Skills: She is surprisingly artistic, a good photographer (albeit a rather morbid one) and very intellectual in the literary routes. She writes well, analyses writing even better, and is familiar with a surprisingly broad repertoire of literature. Her favourite authors, however, are Nietzsche, Camus, and Sartre. Shocking, no?
Schooling: She doesn't like to talk about school much. Or really, anything about her former life. Too many painful memories.
Habits: Since she started shifting, Ceras no longer smokes because it nauseates the bird in her. She still drinks however, and is an absolutely terrible drunk. She also has a nervous habit of clicking her pen against a solid surface.

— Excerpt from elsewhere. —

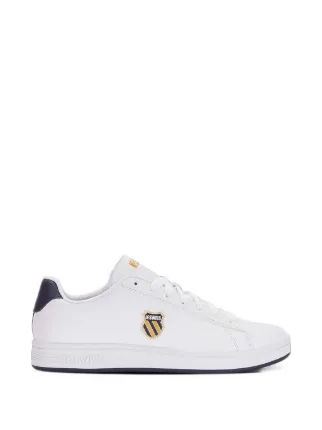 K-Swiss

Criminal Record: Clean, if you don't count the two suicide attempts, only one of which was actually discovered.
Roleplaying Experience: 4-5 years.
Sample: Ceras likes to photograph car accidents, roadkill, disaster scenes, and human suffering in its most brutal and vivid.
She doesn't do nature scenes, animals, trees, or flowers.
k-shck.
I wonder if his wife will see these pictures in the paper, centered in grainy black-and-white above a bold witty headline.

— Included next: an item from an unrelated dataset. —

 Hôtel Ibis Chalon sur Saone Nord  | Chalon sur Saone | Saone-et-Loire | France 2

I wonder if, this time tomorrow, she'll be a widow. Appraising her red eyes and hollow cheeks and new black wardrobe in the mirror.
Or maybe she'll be sitting in an austere room in the hospital, morbidly fascinated by the plastic tubes and silver valves disappearing beneath a linen bedsheet.
k-shck.
She's not paying any attention to the lone photographer amidst the news crew, the microphones, the flashing sirens. I have my flash on to snap each shot in brighter-than-day clarity, but I probably don't even make her brain's short-list of imminent sensory feedback.

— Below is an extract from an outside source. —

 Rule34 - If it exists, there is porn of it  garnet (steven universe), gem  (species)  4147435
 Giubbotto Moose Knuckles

I think her tears are beautiful.
That, right there, was a real keeper. I don't have to develop the film to see the picture; my zoom lens and adjusted contrast froze a drop of moisture on her upper lip in a close-up of her face. Her closest eye is swelling already and the lashes are gummed with cloyed blood from a cut across her forehead. She looks wild with raw trauma and emotion.
Fast-forward ahead to tomorrow, then another day, then another week. It sounds insensitive, but she'll want to trade her rigor mortis of facial expression with the current hysteria. I know I would. Because it would mean that for another minute, right then, right now, she still sees another outcome. That's what makes her anxious, that that outcome is becoming less likely with each passing second.
k-shck. -flash- k-shck.
It's not like I tell anyone else these perverse things I think. The screwed-up ways I see the world. My fisheye-lensed reality.
Maybe I'm fortunate because I don't have to, or rather, unfortunate because I can't. The one person whose judgment I fear will pore over these rolls of film with me. We'll mash them together in every possible way, throw out a set and scrabble to together fling a new one, our collaboration sectioned into agreements and arguments by new updates from the phone. When we retire in the morning, all the vitality will be gone from the photos and whatever sanctity of life they once guarded can't be retrieved.
That's the penchant of our trade. Scavenging and devouring, we beat the dead horses, strip the flesh, and carve combs from the bones. Like a great swarm of locusts, we'll rise and move on to the next kill only after draining every last drop from this one.
In the wake of our yellow journalism and sensation-mongering, we leave behind empty tubes of films and used-up notepads and a series of frozen frames that capture a life shattering in slow motion.
k-shck. k-shck. k-shck.
Oh, the joie de vivre. Why, it's to die for.